6 Responses to Black Says He Wouldn’t Have Followed Jackley’s Orders If He’d Known About Mette Plea Deal

  1. Bob Newland

    As a DCI agent, Black was, by definition, a POS. NOTHING a DCI agent says should be accepted at face value.

  2. Bob Newland wrote:
    >”As a DCI agent, Black was, by definition, a POS. NOTHING a DCI agent says should be accepted at face value.”

    My own nightmarish experiences with South Dakota DCI agent John Bierne tend to confirm Bob’s analysis. These guys seem to reach their conclusions before the investigation starts. They’ll use whatever lies they deem necessary to bait and entrap, and no amount of contrary evidence will ever change their minds.

    Black, Bierne and Michael Moore should be cellmates.

  3. LOL cellmates..The three amigos, slow dancing, what a vision to behold.

  4. Roger Cornelius

    Mark Black points out precisely what is wrong with law enforcement and the justice system in South Dakota.

    That an investigator or the attorney general would pursue ANY case with more or less vigor is an admission of inequality in South Dakota criminal justice system.

    We were taught growing up that was justice was blind, South Dakota obviously has both eyes open.

  5. 90 schilling

    While I agree with your concept, Roger, SD has both eyes closed and obviously an AG not involved in what I believe the concept of his job is.
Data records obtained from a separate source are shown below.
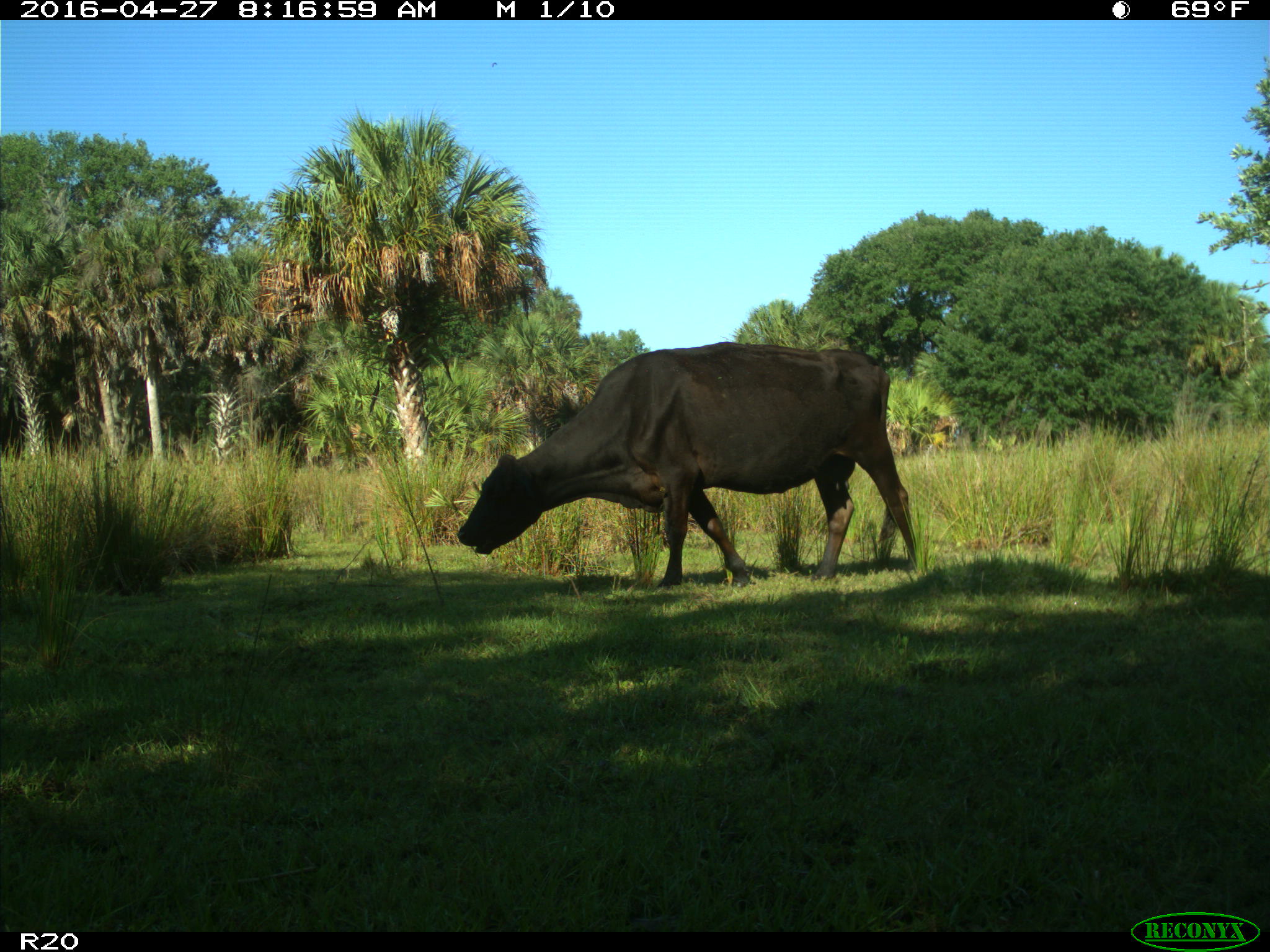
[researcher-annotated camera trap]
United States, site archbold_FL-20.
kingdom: Animalia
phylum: Chordata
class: Mammalia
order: Artiodactyla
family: Bovidae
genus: Bos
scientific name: Bos taurus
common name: domestic cow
    I thought Marty was the ceo of our judicial system and the supremes his board of directors and we the people the shareholders. Guess not unless Marty is fibbing a bit about no involvement in all these crimes of neglect to say the least.

  6. Deb Geelsdottir

    This all stinks to high heaven! Any concept of justice is nonexistent and almost anyone involved, except the children, Schwab and Taliaferro, should be cringing under the weight of shame. Ugh.